▶ Provided text:

================================

Opera by William Grant Still

Troubled Island is an American opera in three acts composed by William Grant Still, with a libretto begun by poet Langston Hughes and completed by Verna Arvey. She married the composer following their collaboration.

Set in Haiti in 1791, Troubled Island portrays Jean Jacques Dessalines (1758–1806) and the Haitian Revolution. He declared himself as emperor of an independent Haiti but was assassinated by opponents. The opera premiered at the New York City Opera on March 31, 1949, notably making it the first grand opera composed by an African American to be produced by a major company. It was also the first time the New York City Opera produced an American opera.

==Composition and production history==
Still and Hughes began writing Troubled Island in 1936, but Hughes left the project the following year to cover the Spanish Civil War for the Baltimore Afro-American. Arvey, a pianist and writer who never wrote a libretto before, completed the project in Hughes’ absence.

Troubled Island was completed in 1939, but Still faced problems in arranging for a production. Planned premieres in 1945 and 1948 at the New York City Opera were withdrawn, but the company presented the world premiere of Troubled Island on March 31, 1949. It was the first time that the work of an African-American composer was presented by a major American opera company.

Although the leading roles of Dessalines and his wife Azelia were based on black Haitians, the opera company cast white opera stars Robert Weede and Marie Powers, who wore blackface for the 1949 premiere. African-American bass-baritone Lawrence Winters took over the role of Dessalines from Weede for the second performance of the opera and continued in the role for the remainder of the production's run.

The premiere performance was greeted with 22 curtain calls. Critical reaction to the work ranged from mixed-to-negative. Time Magazine said, “Composer Still's music, sometimes lusciously scored, sometimes naively melodic, often had more prettiness than power. In all, Troubled Island had more of the souffle of operetta than the soup bone of opera.” John Briggs of the New York Post opined, “one was never sure one was hearing a first-rate performance of an inferior work or a second-rate performance of a good one,” while Miles Kastendieck, writing for both the New York Journal-American and the Christian Science Monitor, said of Still’s music: “the result is a mixture of styles signifying talent and a feel for opera but achieving little more than a suggestion of it.”

================================

▶ Entries shown:

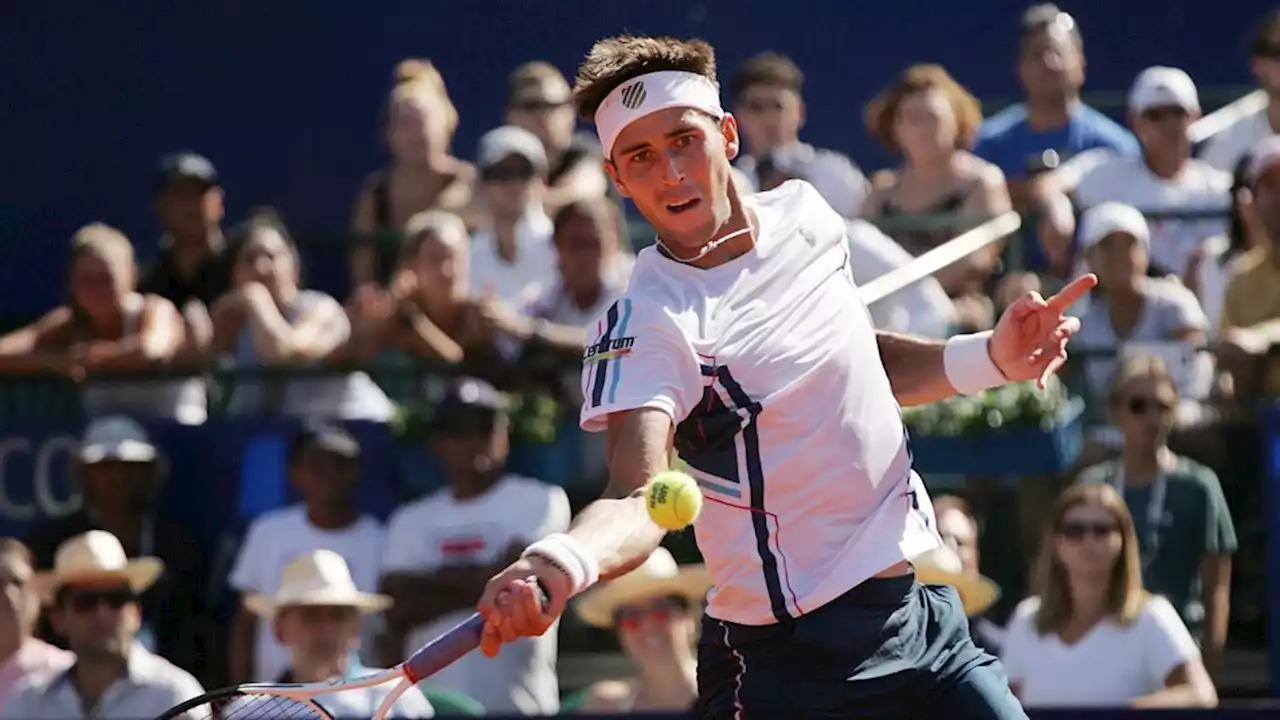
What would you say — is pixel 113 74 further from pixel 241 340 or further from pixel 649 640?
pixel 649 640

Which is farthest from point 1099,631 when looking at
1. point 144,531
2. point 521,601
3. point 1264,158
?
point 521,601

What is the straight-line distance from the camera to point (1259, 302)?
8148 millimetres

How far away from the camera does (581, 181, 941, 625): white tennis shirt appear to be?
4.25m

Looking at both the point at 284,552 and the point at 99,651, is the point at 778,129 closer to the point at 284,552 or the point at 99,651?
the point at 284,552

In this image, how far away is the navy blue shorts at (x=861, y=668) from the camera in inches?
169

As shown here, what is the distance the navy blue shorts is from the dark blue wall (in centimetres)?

================================

▶ Problem to solve: Revise the stretch of the Troubled Island text from "Set in Haiti" through "in Hughes’ absence.", putting "ruler" in place of "emperor". The data above are separate from the Troubled Island text.

▶ The response:
Set in Haiti in 1791, Troubled Island portrays Jean Jacques Dessalines (1758–1806) and the Haitian Revolution. He declared himself as ruler of an independent Haiti but was assassinated by opponents. The opera premiered at the New York City Opera on March 31, 1949, notably making it the first grand opera composed by an African American to be produced by a major company. It was also the first time the New York City Opera produced an American opera.

==Composition and production history==
Still and Hughes began writing Troubled Island in 1936, but Hughes left the project the following year to cover the Spanish Civil War for the Baltimore Afro-American. Arvey, a pianist and writer who never wrote a libretto before, completed the project in Hughes’ absence.